前回告知どおり冬になった。この週末からまた夏になるそうだ。「三寒四温」「花冷え」なんて季節を表す言葉も、傍若無人の気象に追い払われて居場所を失ったのかもしれない。

上方落語の、というよりも上方芸能を象徴する存在であった桂米朝さんが、19日に亡くなったそうだ。89歳だった。
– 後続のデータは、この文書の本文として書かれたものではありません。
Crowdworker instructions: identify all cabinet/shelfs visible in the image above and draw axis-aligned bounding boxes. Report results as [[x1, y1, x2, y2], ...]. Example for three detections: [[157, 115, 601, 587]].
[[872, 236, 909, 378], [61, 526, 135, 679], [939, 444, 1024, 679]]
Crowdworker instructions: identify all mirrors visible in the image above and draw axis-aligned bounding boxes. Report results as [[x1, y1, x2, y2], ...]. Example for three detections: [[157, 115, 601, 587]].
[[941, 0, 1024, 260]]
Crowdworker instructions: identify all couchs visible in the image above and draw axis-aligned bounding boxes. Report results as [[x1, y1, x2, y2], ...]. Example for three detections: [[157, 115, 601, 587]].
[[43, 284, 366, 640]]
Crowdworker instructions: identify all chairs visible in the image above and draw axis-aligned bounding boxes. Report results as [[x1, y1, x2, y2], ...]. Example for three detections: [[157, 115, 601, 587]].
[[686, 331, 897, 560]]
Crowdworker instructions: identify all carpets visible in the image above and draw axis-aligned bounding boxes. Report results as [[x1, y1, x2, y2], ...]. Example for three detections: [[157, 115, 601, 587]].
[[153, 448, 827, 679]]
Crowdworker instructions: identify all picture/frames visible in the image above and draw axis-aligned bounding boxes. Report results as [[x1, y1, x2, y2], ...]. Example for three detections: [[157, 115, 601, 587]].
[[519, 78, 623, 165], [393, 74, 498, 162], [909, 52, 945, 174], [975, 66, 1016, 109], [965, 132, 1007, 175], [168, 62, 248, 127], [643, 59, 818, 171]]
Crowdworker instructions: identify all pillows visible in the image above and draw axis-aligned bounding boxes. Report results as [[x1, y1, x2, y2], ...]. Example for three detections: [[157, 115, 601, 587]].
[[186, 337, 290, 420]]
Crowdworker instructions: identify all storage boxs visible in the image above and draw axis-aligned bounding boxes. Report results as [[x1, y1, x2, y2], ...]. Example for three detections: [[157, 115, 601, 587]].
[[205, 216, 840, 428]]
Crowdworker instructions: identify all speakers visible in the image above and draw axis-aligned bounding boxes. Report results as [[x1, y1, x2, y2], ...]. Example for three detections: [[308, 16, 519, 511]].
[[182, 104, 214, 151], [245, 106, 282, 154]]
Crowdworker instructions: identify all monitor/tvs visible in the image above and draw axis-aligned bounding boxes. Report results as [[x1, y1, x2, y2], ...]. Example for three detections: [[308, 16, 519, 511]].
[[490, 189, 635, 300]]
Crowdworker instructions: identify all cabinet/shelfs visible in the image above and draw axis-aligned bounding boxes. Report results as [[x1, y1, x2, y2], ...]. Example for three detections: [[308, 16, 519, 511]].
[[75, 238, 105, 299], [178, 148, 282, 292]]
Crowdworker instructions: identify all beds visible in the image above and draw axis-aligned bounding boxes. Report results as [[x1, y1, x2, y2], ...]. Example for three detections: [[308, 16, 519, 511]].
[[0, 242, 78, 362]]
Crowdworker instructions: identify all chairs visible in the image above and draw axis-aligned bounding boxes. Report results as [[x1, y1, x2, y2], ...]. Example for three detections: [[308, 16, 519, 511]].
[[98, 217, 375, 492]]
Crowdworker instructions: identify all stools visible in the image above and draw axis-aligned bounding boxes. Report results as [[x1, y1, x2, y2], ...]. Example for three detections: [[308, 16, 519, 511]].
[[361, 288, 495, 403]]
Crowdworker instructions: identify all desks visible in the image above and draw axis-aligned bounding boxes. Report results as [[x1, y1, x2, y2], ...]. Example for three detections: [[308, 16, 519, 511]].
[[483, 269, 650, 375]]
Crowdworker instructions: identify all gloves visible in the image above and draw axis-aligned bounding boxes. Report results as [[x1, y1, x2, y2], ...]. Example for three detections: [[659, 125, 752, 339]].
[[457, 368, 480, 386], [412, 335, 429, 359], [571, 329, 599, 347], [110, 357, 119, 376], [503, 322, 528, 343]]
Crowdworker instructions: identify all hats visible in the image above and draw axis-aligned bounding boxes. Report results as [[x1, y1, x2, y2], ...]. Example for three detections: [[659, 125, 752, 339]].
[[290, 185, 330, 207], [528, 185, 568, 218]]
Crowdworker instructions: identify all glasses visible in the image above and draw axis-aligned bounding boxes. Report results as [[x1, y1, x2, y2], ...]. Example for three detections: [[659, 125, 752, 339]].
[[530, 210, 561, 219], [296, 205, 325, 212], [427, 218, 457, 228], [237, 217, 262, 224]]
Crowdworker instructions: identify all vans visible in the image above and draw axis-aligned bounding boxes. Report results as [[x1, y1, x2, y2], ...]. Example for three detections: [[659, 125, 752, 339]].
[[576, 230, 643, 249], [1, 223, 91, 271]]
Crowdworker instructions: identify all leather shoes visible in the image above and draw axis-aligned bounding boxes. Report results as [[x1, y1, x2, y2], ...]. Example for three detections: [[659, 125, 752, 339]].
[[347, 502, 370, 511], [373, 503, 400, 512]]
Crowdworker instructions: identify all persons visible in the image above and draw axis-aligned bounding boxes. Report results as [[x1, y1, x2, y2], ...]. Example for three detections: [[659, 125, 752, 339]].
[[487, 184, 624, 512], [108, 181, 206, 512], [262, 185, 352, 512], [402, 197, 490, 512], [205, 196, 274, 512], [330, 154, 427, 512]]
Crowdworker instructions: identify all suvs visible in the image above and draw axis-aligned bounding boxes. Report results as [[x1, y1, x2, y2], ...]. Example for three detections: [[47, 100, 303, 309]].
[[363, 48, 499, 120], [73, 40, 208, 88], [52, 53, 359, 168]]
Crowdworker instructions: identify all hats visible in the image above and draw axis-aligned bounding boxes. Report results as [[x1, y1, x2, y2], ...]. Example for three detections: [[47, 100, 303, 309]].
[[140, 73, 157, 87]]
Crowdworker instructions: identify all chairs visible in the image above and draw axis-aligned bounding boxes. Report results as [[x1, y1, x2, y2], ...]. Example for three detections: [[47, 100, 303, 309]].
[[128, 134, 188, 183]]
今日、告別式が行われているはずである。

上方落語を愛好し、一時期は米朝一門が出演する落語会へ頻繁に出かけていた禿頭ジジイとして、ここはやはり落語の葬儀ネタ?で追悼したい。
2回続けて葬儀ネタやなんて縁起でもない、と思われるのはごもっとも。
ところが米朝噺の一席は、茶屋遊びに飽きた旦那が趣向を変えて楽しもうと、正月に馴染みの茶屋で葬礼のいたずらを仕掛けるというもの。

「けんげしゃ」とはゲンをかつぐ人のこと。マクラで語句の解説があってからネタに入る。
旦那がけんげしゃの茶屋へ出かけ新年のお祝いを聞く間もなく、茶屋の母娘が死んだ夢を見たと話し出す。そしてことごとくをゲンの悪いほうへもっていこうとする。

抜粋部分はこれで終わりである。